Türkiye gücünü ve sınırlarını bilen bir ülke. Macera arayan bir ülke hiç değil. Ancak uzun vadeli Amerikan stratejik hedefleri ile Türkiye’nin güvenliği asla uyuşmuyor.
Bu yüzden “sulh” yolu ile çözmek için Amerika ile atılan “adım” maalesef sınırlı kalmıştır.
Kendi göbeğimizi kendimiz kesmek zorunda kalacağız. Fırat’ın doğusunda Türkiye’nin istediği bir güvenli bölge oluşmadığı sürece bize rahat yok.
Bir an önce bölgeye kendi imkan ve kapasitemiz ile müdahale etme zorunluluğumuz var.
Ya olacağız, ya öleceğiz.
İLK ADIM KARAKOZAK’A SÜLEYMAN ŞAH’I YENİDEN GÖTÜRMEK OLAMAZ MI?
Söğüt’te Ertuğrul Gazi’yi anma töreninde konuşan MHP lideri Devlet Bahçeli’nin, “Süleyman Şah Türbesi” ile ilgili açıklamasının zamanlamasının çok manidar olduğunu düşünüyorum.
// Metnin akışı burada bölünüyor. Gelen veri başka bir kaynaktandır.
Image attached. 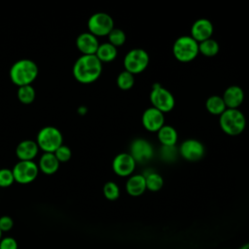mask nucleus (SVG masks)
<instances>
[{"instance_id":"nucleus-1","label":"nucleus","mask_w":249,"mask_h":249,"mask_svg":"<svg viewBox=\"0 0 249 249\" xmlns=\"http://www.w3.org/2000/svg\"><path fill=\"white\" fill-rule=\"evenodd\" d=\"M102 63L95 56L82 54L73 65V76L82 84H90L95 82L101 75Z\"/></svg>"},{"instance_id":"nucleus-2","label":"nucleus","mask_w":249,"mask_h":249,"mask_svg":"<svg viewBox=\"0 0 249 249\" xmlns=\"http://www.w3.org/2000/svg\"><path fill=\"white\" fill-rule=\"evenodd\" d=\"M39 68L37 64L28 58L16 61L10 69V79L18 87L31 85L37 78Z\"/></svg>"},{"instance_id":"nucleus-3","label":"nucleus","mask_w":249,"mask_h":249,"mask_svg":"<svg viewBox=\"0 0 249 249\" xmlns=\"http://www.w3.org/2000/svg\"><path fill=\"white\" fill-rule=\"evenodd\" d=\"M219 125L223 132L230 136L242 133L246 127V118L238 109H226L219 116Z\"/></svg>"},{"instance_id":"nucleus-4","label":"nucleus","mask_w":249,"mask_h":249,"mask_svg":"<svg viewBox=\"0 0 249 249\" xmlns=\"http://www.w3.org/2000/svg\"><path fill=\"white\" fill-rule=\"evenodd\" d=\"M172 53L180 62H191L198 53V43L190 35L178 37L172 46Z\"/></svg>"},{"instance_id":"nucleus-5","label":"nucleus","mask_w":249,"mask_h":249,"mask_svg":"<svg viewBox=\"0 0 249 249\" xmlns=\"http://www.w3.org/2000/svg\"><path fill=\"white\" fill-rule=\"evenodd\" d=\"M63 136L60 130L53 125L42 127L36 137V143L44 153H54L62 145Z\"/></svg>"},{"instance_id":"nucleus-6","label":"nucleus","mask_w":249,"mask_h":249,"mask_svg":"<svg viewBox=\"0 0 249 249\" xmlns=\"http://www.w3.org/2000/svg\"><path fill=\"white\" fill-rule=\"evenodd\" d=\"M149 98L152 107L158 109L163 114L170 112L175 106V98L173 94L159 83L152 86Z\"/></svg>"},{"instance_id":"nucleus-7","label":"nucleus","mask_w":249,"mask_h":249,"mask_svg":"<svg viewBox=\"0 0 249 249\" xmlns=\"http://www.w3.org/2000/svg\"><path fill=\"white\" fill-rule=\"evenodd\" d=\"M150 57L148 53L141 48L128 51L124 57V70L135 75L142 73L148 66Z\"/></svg>"},{"instance_id":"nucleus-8","label":"nucleus","mask_w":249,"mask_h":249,"mask_svg":"<svg viewBox=\"0 0 249 249\" xmlns=\"http://www.w3.org/2000/svg\"><path fill=\"white\" fill-rule=\"evenodd\" d=\"M114 28L113 18L103 12H98L91 15L88 20L89 32L95 37L108 36V34Z\"/></svg>"},{"instance_id":"nucleus-9","label":"nucleus","mask_w":249,"mask_h":249,"mask_svg":"<svg viewBox=\"0 0 249 249\" xmlns=\"http://www.w3.org/2000/svg\"><path fill=\"white\" fill-rule=\"evenodd\" d=\"M12 171L16 182L19 184H29L37 178L39 167L33 160H18Z\"/></svg>"},{"instance_id":"nucleus-10","label":"nucleus","mask_w":249,"mask_h":249,"mask_svg":"<svg viewBox=\"0 0 249 249\" xmlns=\"http://www.w3.org/2000/svg\"><path fill=\"white\" fill-rule=\"evenodd\" d=\"M178 153L188 161H197L204 157L205 148L199 140L189 138L181 143Z\"/></svg>"},{"instance_id":"nucleus-11","label":"nucleus","mask_w":249,"mask_h":249,"mask_svg":"<svg viewBox=\"0 0 249 249\" xmlns=\"http://www.w3.org/2000/svg\"><path fill=\"white\" fill-rule=\"evenodd\" d=\"M129 154L136 163H143L154 157L153 145L144 138H135L130 143Z\"/></svg>"},{"instance_id":"nucleus-12","label":"nucleus","mask_w":249,"mask_h":249,"mask_svg":"<svg viewBox=\"0 0 249 249\" xmlns=\"http://www.w3.org/2000/svg\"><path fill=\"white\" fill-rule=\"evenodd\" d=\"M136 167V161L129 153L118 154L112 161V168L115 174L120 177H129Z\"/></svg>"},{"instance_id":"nucleus-13","label":"nucleus","mask_w":249,"mask_h":249,"mask_svg":"<svg viewBox=\"0 0 249 249\" xmlns=\"http://www.w3.org/2000/svg\"><path fill=\"white\" fill-rule=\"evenodd\" d=\"M141 123L146 130L150 132H158L164 124V115L158 109L149 107L143 112Z\"/></svg>"},{"instance_id":"nucleus-14","label":"nucleus","mask_w":249,"mask_h":249,"mask_svg":"<svg viewBox=\"0 0 249 249\" xmlns=\"http://www.w3.org/2000/svg\"><path fill=\"white\" fill-rule=\"evenodd\" d=\"M214 27L212 22L207 18L196 19L191 27V37L197 43L210 39L212 37Z\"/></svg>"},{"instance_id":"nucleus-15","label":"nucleus","mask_w":249,"mask_h":249,"mask_svg":"<svg viewBox=\"0 0 249 249\" xmlns=\"http://www.w3.org/2000/svg\"><path fill=\"white\" fill-rule=\"evenodd\" d=\"M76 47L84 55H92L95 54L99 42L97 37L91 33L83 32L76 38Z\"/></svg>"},{"instance_id":"nucleus-16","label":"nucleus","mask_w":249,"mask_h":249,"mask_svg":"<svg viewBox=\"0 0 249 249\" xmlns=\"http://www.w3.org/2000/svg\"><path fill=\"white\" fill-rule=\"evenodd\" d=\"M222 98L227 109H237L244 100V91L239 86H229L225 89Z\"/></svg>"},{"instance_id":"nucleus-17","label":"nucleus","mask_w":249,"mask_h":249,"mask_svg":"<svg viewBox=\"0 0 249 249\" xmlns=\"http://www.w3.org/2000/svg\"><path fill=\"white\" fill-rule=\"evenodd\" d=\"M38 152L39 147L36 141L30 139L20 141L16 148V155L19 160H33Z\"/></svg>"},{"instance_id":"nucleus-18","label":"nucleus","mask_w":249,"mask_h":249,"mask_svg":"<svg viewBox=\"0 0 249 249\" xmlns=\"http://www.w3.org/2000/svg\"><path fill=\"white\" fill-rule=\"evenodd\" d=\"M124 188H125V192L130 196L136 197V196H142L147 190L144 175L143 174L130 175L125 182Z\"/></svg>"},{"instance_id":"nucleus-19","label":"nucleus","mask_w":249,"mask_h":249,"mask_svg":"<svg viewBox=\"0 0 249 249\" xmlns=\"http://www.w3.org/2000/svg\"><path fill=\"white\" fill-rule=\"evenodd\" d=\"M59 163L53 153H44L39 160L38 167L44 174L52 175L58 170Z\"/></svg>"},{"instance_id":"nucleus-20","label":"nucleus","mask_w":249,"mask_h":249,"mask_svg":"<svg viewBox=\"0 0 249 249\" xmlns=\"http://www.w3.org/2000/svg\"><path fill=\"white\" fill-rule=\"evenodd\" d=\"M157 135L161 146H175L178 140L177 130L172 125L169 124H163L157 132Z\"/></svg>"},{"instance_id":"nucleus-21","label":"nucleus","mask_w":249,"mask_h":249,"mask_svg":"<svg viewBox=\"0 0 249 249\" xmlns=\"http://www.w3.org/2000/svg\"><path fill=\"white\" fill-rule=\"evenodd\" d=\"M118 54V50L116 47L111 45L109 42L99 44V47L95 53V56L103 62H111L113 61Z\"/></svg>"},{"instance_id":"nucleus-22","label":"nucleus","mask_w":249,"mask_h":249,"mask_svg":"<svg viewBox=\"0 0 249 249\" xmlns=\"http://www.w3.org/2000/svg\"><path fill=\"white\" fill-rule=\"evenodd\" d=\"M206 110L215 116H220L227 109L226 104L220 95H211L205 101Z\"/></svg>"},{"instance_id":"nucleus-23","label":"nucleus","mask_w":249,"mask_h":249,"mask_svg":"<svg viewBox=\"0 0 249 249\" xmlns=\"http://www.w3.org/2000/svg\"><path fill=\"white\" fill-rule=\"evenodd\" d=\"M146 182V188L150 192H158L163 186V179L161 175L154 170H147L143 173Z\"/></svg>"},{"instance_id":"nucleus-24","label":"nucleus","mask_w":249,"mask_h":249,"mask_svg":"<svg viewBox=\"0 0 249 249\" xmlns=\"http://www.w3.org/2000/svg\"><path fill=\"white\" fill-rule=\"evenodd\" d=\"M220 47L216 40L213 38L207 39L198 43V53L206 57H213L219 53Z\"/></svg>"},{"instance_id":"nucleus-25","label":"nucleus","mask_w":249,"mask_h":249,"mask_svg":"<svg viewBox=\"0 0 249 249\" xmlns=\"http://www.w3.org/2000/svg\"><path fill=\"white\" fill-rule=\"evenodd\" d=\"M35 89L31 85L18 87V98L22 104H31L35 99Z\"/></svg>"},{"instance_id":"nucleus-26","label":"nucleus","mask_w":249,"mask_h":249,"mask_svg":"<svg viewBox=\"0 0 249 249\" xmlns=\"http://www.w3.org/2000/svg\"><path fill=\"white\" fill-rule=\"evenodd\" d=\"M116 82L119 89H121L122 90H128L134 86V75L124 70L118 75Z\"/></svg>"},{"instance_id":"nucleus-27","label":"nucleus","mask_w":249,"mask_h":249,"mask_svg":"<svg viewBox=\"0 0 249 249\" xmlns=\"http://www.w3.org/2000/svg\"><path fill=\"white\" fill-rule=\"evenodd\" d=\"M103 195L108 200H116L120 197L121 195L120 188L115 182L108 181L103 186Z\"/></svg>"},{"instance_id":"nucleus-28","label":"nucleus","mask_w":249,"mask_h":249,"mask_svg":"<svg viewBox=\"0 0 249 249\" xmlns=\"http://www.w3.org/2000/svg\"><path fill=\"white\" fill-rule=\"evenodd\" d=\"M125 40H126L125 33L124 32V30L120 28H114L108 34V42L116 48L123 46L125 43Z\"/></svg>"},{"instance_id":"nucleus-29","label":"nucleus","mask_w":249,"mask_h":249,"mask_svg":"<svg viewBox=\"0 0 249 249\" xmlns=\"http://www.w3.org/2000/svg\"><path fill=\"white\" fill-rule=\"evenodd\" d=\"M15 182L14 174L12 169L1 168L0 169V187L8 188Z\"/></svg>"},{"instance_id":"nucleus-30","label":"nucleus","mask_w":249,"mask_h":249,"mask_svg":"<svg viewBox=\"0 0 249 249\" xmlns=\"http://www.w3.org/2000/svg\"><path fill=\"white\" fill-rule=\"evenodd\" d=\"M160 158L164 160V161H173L176 157H177V154L178 153V150L176 149L175 146H171V147H166V146H161V149H160Z\"/></svg>"},{"instance_id":"nucleus-31","label":"nucleus","mask_w":249,"mask_h":249,"mask_svg":"<svg viewBox=\"0 0 249 249\" xmlns=\"http://www.w3.org/2000/svg\"><path fill=\"white\" fill-rule=\"evenodd\" d=\"M53 154L59 162L68 161L72 156V152H71L70 148L63 144L59 148H57Z\"/></svg>"},{"instance_id":"nucleus-32","label":"nucleus","mask_w":249,"mask_h":249,"mask_svg":"<svg viewBox=\"0 0 249 249\" xmlns=\"http://www.w3.org/2000/svg\"><path fill=\"white\" fill-rule=\"evenodd\" d=\"M18 241L12 236L2 237L0 240V249H18Z\"/></svg>"},{"instance_id":"nucleus-33","label":"nucleus","mask_w":249,"mask_h":249,"mask_svg":"<svg viewBox=\"0 0 249 249\" xmlns=\"http://www.w3.org/2000/svg\"><path fill=\"white\" fill-rule=\"evenodd\" d=\"M13 227H14V221L10 216L4 215L0 217V230L2 232L11 231Z\"/></svg>"},{"instance_id":"nucleus-34","label":"nucleus","mask_w":249,"mask_h":249,"mask_svg":"<svg viewBox=\"0 0 249 249\" xmlns=\"http://www.w3.org/2000/svg\"><path fill=\"white\" fill-rule=\"evenodd\" d=\"M238 249H249V242L242 244Z\"/></svg>"},{"instance_id":"nucleus-35","label":"nucleus","mask_w":249,"mask_h":249,"mask_svg":"<svg viewBox=\"0 0 249 249\" xmlns=\"http://www.w3.org/2000/svg\"><path fill=\"white\" fill-rule=\"evenodd\" d=\"M2 233H3V232H2V231H1V230H0V240L2 239Z\"/></svg>"}]
</instances>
Türkiye’nin sınır dışındaki tek vatan toprağı olan Karakozak’taki Şüleyman Şah Saygı Karakolu maalesef PKK ele başı Öcalan’ın selamladığı “Eşme Ruhu”na kurban edilmişti! Süleyman Şah Saygı Karakolu (Türbesi) DEAŞ tehdidi gerekçe gösterilerek 2015 yılının Şubat’ında bir gece ansızın boşaltıldı. Süleyman Şah ve 2 süvarisinin sandukaları Suriye Eşmesi’ne (YPG/PKK kontrolündeki bölgeye) nakledildi. İtiraf ediyorum o dönemdeki propagandadan ben de etkilenmiş ve bu nakili savunmuştum. Ama bu nakilin yanlışlığını zaman içinde anladık.
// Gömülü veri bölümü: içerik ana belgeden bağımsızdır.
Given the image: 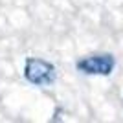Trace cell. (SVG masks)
<instances>
[{
    "instance_id": "cell-1",
    "label": "cell",
    "mask_w": 123,
    "mask_h": 123,
    "mask_svg": "<svg viewBox=\"0 0 123 123\" xmlns=\"http://www.w3.org/2000/svg\"><path fill=\"white\" fill-rule=\"evenodd\" d=\"M24 79L35 86H51L57 81V68L53 62L41 57H26Z\"/></svg>"
},
{
    "instance_id": "cell-2",
    "label": "cell",
    "mask_w": 123,
    "mask_h": 123,
    "mask_svg": "<svg viewBox=\"0 0 123 123\" xmlns=\"http://www.w3.org/2000/svg\"><path fill=\"white\" fill-rule=\"evenodd\" d=\"M116 68V57L112 53H90L75 61V70L85 75L108 77Z\"/></svg>"
}]
</instances>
Zira 2015 Nevruz kutlamalarına İmralı’dan mektup gönderen PKK ele başı Öcalan, o mektubun bir yerine “Eşme ruhunu selamlıyorum” diye bir cümle de eklemişti.
Zaten daha sonra ortaya çıkan bilgiler işin vahametini gösterdi. Amerikalıların Süleyman Şah Türbesi’nin nakledilmesi için Ankara’da tam 7 kez Türk yetkililer ile görüştüğü ortaya çıktı. O görüşmeler sonucunda Türkiye’nin ikna ettiğini açık kaynaklardan öğrendik. Yine hatırlarsanız, o dönemde “DEAŞ tehdidi var” denilirken aynı bölgeye MLKP terör örgütünün kamplarının kurulmasının yolu açıldı. YPG/PKK aynı hatta vaziyet aldı.
Nakilden sonraysa bölgede Türkiye’nin hiç bir askeri faaliyeti söz konusu olamadı. Anlayacağınız büyük bir illüzyon gösterisi ile büyük bir zokayı hep birlikte yutmuş olduk.
Şimdi ceddimiz Süleyman Şah’ın naaşının Karakozak’taki ikinci ebedi istirahatgahına naklinin tam zamanı olduğuna inanıyorum. Türkiye’nin Fırat’ın doğusuna yönelik kararlılığı için bu operasyonun elzem olduğunu düşünüyorum.
Karakozak’ın şu anda Arapça konuşan ancak Karakeçili Yörüklerden oluşan ahalisinin de bu nakli heyecanla beklediğini biliyorum. Hem böylece Mümbiç’te bize verdiği sözü tutmayan Amerika’ya da iyi bir mesaj verilmiş oluruz.